The literature reports that patients with thyroid nodules > 26 mm are under greater risk of developing malignancy23,24. However, to the best of our knowledge, there are no studies investigating the correlation between nodule diameter and PoH. In our study, the diameter of the largest nodule was evaluated in patients with more than one nodule. In the presence of more than one nodule located side by side, the total diameter of the nodules was evaluated. Our results demonstrate that nodule diameter is not correlated with PoH.

Perigli G et al. reported that PoH was significantly less common among patients who underwent minimally invasive thyroidectomy compared to classical incision25. In our study, PoH was less common in minimally invasive thyroidectomy (Incision length < 4 cm), but this finding was not statistically significant.
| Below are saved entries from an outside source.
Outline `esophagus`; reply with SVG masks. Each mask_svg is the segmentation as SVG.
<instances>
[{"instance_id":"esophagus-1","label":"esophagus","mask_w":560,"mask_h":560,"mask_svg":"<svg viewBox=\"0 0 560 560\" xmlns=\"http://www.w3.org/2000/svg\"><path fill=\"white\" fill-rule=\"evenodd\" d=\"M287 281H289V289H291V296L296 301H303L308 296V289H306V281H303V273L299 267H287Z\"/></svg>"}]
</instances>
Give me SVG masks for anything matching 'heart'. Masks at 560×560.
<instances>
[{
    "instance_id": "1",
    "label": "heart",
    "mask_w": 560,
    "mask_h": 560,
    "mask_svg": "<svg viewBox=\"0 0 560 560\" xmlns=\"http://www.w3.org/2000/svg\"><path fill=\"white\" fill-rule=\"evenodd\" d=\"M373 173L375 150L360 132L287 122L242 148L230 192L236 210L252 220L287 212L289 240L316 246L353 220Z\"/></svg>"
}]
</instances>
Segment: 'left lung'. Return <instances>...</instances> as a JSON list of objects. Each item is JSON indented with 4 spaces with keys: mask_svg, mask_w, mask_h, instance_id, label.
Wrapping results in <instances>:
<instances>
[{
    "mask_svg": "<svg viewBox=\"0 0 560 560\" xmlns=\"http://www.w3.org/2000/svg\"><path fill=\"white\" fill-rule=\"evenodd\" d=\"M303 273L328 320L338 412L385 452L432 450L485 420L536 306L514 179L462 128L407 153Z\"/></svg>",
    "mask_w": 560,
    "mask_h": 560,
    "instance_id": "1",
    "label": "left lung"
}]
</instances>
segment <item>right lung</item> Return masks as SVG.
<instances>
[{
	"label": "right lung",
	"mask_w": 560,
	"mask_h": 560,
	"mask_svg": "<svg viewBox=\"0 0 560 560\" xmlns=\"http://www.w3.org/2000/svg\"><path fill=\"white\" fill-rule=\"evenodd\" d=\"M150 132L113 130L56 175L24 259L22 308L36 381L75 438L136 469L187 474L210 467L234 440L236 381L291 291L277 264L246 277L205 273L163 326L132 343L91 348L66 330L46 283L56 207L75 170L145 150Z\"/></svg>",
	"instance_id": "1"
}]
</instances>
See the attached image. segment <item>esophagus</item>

Bleeding is the most common complication associated with thyroidectomy. Surgery secondary to bleeding may cause SSI, hypoparathyroidism, and recurrent nerve palsy26. In our study, PoH was not significantly associated with postoperative hematoma or seroma but was significantly higher in patients who developed surgical site infections. We believe this may be ascribed to the impaired supply to the in situ preserved parathyroid glands due to infection. Further large-scale studies are needed to better understand this issue.

The risk of acute PoH increases in patients with a postoperative PTH level < 15 pmol/L and a PTH level < 10 pmol/L measured 4 h or 1 day after surgery indicates an impaired parathyroid metabolism27,28,29. Galy-Bernadoy C et al. reported that the cut-off value of postoperative 4–6-h PTH level to definitively predict permanent PoH with a positive predictive value of 100% was 7 ng/L. Our results show that the risk of developing permanent PoH is increased 135-fold in patients with a postoperative 4–6-h PTH level of < 5.95 pmol/L. Also, a postoperative 4–6-h PTH level of < 5.95 pmol/L has a positive predictive value of 100% for permanent PoH.


PoH was more common among females and in patients who developed surgical site infections. PoH was not statistically associated with operation technique, malignancy, CLND, incision length, or preoperatively measured thyroid nodule size. The length of hospital stay was longer for patients who developed hypocalcemia, as would be expected. A postoperative 4–6-h PTH level of < 5.95 pmol/L was found to be an early predictor of permanent PoH.